Своенравна наша Ангара. Вряд ли еще другую такую реку найдешь. Декабрь на дворе, по озерам и рекам, скованным льдом, тянутся вереницы обозов, снуют пешеходы, а Ангара по-прежнему озорует. Из голубой сделалась синей, окаймилась белоснежными заберегами, точно разоделась в меха, и мчится, спасаясь бегством от лютого мороза. Вот и Новый год подошел, а ей все нипочем, бежит, поддразнивает стужу. А та уже разозлилась не на шутку: крепчает, стелет по реке седые туманы, хочет обманом взять. Зверем бросается река на бой с ледяными оковами, дыбится торосами и, не смиренная, ощетинившись своим заледенелым хребтом, так и остается коротать остаток зимы…
Я стою на краю отвесного берега. Подо мной Ангара, по-зимнему молчаливая, в холодном блеске солнца. На всем пространстве реки, куда хватает глаз, торчат ледяные скалы — торосы. Присыпанные снегом, они издали напоминают густой лес, поваленный бурей.
Дует шквалистый ветерок. Время клонится к вечеру…

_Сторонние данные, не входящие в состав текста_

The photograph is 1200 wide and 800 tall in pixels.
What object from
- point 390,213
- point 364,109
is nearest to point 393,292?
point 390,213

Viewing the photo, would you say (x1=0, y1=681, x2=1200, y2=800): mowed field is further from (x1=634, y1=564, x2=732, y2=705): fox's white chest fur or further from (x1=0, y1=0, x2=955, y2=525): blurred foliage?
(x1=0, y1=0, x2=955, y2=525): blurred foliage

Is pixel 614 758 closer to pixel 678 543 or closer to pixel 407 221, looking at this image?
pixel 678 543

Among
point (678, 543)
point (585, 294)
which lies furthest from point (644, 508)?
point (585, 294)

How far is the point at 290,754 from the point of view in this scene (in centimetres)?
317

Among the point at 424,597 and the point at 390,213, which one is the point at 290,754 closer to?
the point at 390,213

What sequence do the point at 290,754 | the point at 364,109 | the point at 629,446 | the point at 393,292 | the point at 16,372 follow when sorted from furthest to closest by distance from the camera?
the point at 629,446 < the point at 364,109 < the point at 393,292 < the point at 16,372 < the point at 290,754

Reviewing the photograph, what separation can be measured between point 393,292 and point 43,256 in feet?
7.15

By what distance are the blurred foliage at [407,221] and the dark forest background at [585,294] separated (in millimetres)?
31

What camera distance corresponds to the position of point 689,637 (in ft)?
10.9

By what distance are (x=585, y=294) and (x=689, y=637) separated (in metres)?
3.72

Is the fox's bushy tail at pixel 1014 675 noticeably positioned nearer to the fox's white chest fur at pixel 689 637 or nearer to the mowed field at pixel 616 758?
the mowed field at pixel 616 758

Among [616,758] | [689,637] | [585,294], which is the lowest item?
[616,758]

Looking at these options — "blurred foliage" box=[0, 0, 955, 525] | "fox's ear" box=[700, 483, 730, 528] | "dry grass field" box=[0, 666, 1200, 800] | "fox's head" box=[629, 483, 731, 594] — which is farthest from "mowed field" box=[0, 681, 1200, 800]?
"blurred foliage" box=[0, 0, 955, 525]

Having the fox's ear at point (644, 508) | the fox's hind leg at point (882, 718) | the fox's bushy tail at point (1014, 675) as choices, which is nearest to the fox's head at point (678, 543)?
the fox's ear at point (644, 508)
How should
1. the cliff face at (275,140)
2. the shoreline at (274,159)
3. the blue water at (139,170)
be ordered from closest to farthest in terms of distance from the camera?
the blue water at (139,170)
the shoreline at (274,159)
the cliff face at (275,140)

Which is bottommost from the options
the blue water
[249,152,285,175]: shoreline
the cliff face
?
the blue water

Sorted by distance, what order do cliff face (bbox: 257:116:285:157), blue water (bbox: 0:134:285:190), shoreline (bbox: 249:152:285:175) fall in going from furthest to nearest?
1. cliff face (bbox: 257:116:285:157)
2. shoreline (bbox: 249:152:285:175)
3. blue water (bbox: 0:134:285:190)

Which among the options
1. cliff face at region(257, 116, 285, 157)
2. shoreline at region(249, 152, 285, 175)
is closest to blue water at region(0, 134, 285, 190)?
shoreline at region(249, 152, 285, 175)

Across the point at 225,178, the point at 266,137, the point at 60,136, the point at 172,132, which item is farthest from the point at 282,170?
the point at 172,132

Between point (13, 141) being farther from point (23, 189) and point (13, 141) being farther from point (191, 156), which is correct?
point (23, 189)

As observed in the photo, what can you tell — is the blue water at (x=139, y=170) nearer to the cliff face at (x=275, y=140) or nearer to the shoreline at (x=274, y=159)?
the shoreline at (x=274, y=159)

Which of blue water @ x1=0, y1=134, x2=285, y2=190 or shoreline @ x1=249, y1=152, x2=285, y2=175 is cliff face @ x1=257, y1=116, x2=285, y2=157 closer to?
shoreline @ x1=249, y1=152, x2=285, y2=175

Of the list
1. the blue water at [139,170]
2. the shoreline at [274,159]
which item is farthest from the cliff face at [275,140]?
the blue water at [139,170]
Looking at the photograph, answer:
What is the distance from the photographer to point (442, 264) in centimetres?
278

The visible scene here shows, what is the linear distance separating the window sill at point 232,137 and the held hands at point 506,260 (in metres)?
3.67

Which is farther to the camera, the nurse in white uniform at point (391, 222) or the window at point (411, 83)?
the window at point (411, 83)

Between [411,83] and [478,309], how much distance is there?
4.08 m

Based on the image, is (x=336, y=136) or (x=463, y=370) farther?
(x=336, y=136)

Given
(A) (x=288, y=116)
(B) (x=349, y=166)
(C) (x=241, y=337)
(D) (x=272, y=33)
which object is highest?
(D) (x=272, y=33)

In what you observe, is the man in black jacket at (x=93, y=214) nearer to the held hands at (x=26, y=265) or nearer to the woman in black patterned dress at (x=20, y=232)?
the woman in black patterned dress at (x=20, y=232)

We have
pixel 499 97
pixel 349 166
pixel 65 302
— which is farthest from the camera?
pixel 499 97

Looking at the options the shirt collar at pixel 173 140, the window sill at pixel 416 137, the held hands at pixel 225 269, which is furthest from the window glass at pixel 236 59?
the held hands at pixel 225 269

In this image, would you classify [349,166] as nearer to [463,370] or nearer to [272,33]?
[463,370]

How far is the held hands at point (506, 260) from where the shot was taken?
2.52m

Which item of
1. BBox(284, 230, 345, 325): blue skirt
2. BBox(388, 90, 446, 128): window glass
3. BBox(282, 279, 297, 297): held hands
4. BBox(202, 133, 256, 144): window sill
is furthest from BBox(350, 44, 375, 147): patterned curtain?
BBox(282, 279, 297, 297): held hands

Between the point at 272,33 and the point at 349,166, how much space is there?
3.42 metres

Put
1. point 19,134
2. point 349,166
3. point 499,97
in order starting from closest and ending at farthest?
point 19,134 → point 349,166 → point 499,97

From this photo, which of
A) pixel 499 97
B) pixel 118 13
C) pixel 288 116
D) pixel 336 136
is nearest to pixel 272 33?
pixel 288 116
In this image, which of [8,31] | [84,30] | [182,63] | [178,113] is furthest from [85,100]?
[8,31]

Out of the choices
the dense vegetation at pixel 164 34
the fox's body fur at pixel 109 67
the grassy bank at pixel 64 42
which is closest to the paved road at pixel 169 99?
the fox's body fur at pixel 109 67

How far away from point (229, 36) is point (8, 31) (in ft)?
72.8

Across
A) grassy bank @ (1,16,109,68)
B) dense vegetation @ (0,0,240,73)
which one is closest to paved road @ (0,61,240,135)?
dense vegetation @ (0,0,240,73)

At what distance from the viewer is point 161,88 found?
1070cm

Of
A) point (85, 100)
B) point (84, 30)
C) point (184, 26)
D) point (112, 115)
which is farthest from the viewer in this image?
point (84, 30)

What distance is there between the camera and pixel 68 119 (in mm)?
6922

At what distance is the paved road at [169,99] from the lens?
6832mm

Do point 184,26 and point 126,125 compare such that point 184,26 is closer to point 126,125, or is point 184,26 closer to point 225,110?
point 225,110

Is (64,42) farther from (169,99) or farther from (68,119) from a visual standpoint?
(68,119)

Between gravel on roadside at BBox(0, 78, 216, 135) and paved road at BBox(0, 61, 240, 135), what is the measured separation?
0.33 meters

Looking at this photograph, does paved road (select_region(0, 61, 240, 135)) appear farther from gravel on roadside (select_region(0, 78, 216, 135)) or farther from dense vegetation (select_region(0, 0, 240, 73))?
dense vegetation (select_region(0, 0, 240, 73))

Лыжня, на которой я остановился, круто сбегает вниз, вьется меж торосов и, уткнувшись в дорогу, идущую поперек реки, теряется из виду. На дороге люди, автомашины, повозки. А дальше снова ледяные скалы, и лишь где-то вдалеке виднеется ровное снежное поле. Это остров, залитый водой в ледостав и прикрытый снегом. Там происходят все лыжные гонки, там сегодня и наше состязание с Рябининым.
Разбежавшись, я покатил вниз. Ветер свистел в ушах, ноги не чувствовали опоры. Подскочив на трамплине, забыл вовремя нагнуться, но ничего, устоял…
— Молодчина! — донесся чей-то голос.
Неподалеку, среди торосов, я увидел знакомый зеленый шарф и красную шапочку.
— Ты здесь? — спросил я, подъехав к Тоне.
— Странный вопрос! — она опустила глаза. — У вас же дуэль…
На раскрасневшихся щеках Тони появились слегка заметные ямочки. У Тони была привычка смеяться как-то молча, про себя. Иногда в середине разговора ей точно залетала в рот смешинка. Она плотно сжимала губы, а на щеках у нее проступали ямочки.
— Дуэль, говорю, назначена, — повторила Тоня, — между двумя юношами.
— Что же здесь смешного? Ну, поспорили. Ну, решил ему доказать. Соревнование, вот и все, — попытался объяснить я.
— Если бы просто соревнование, ребят пригласили бы!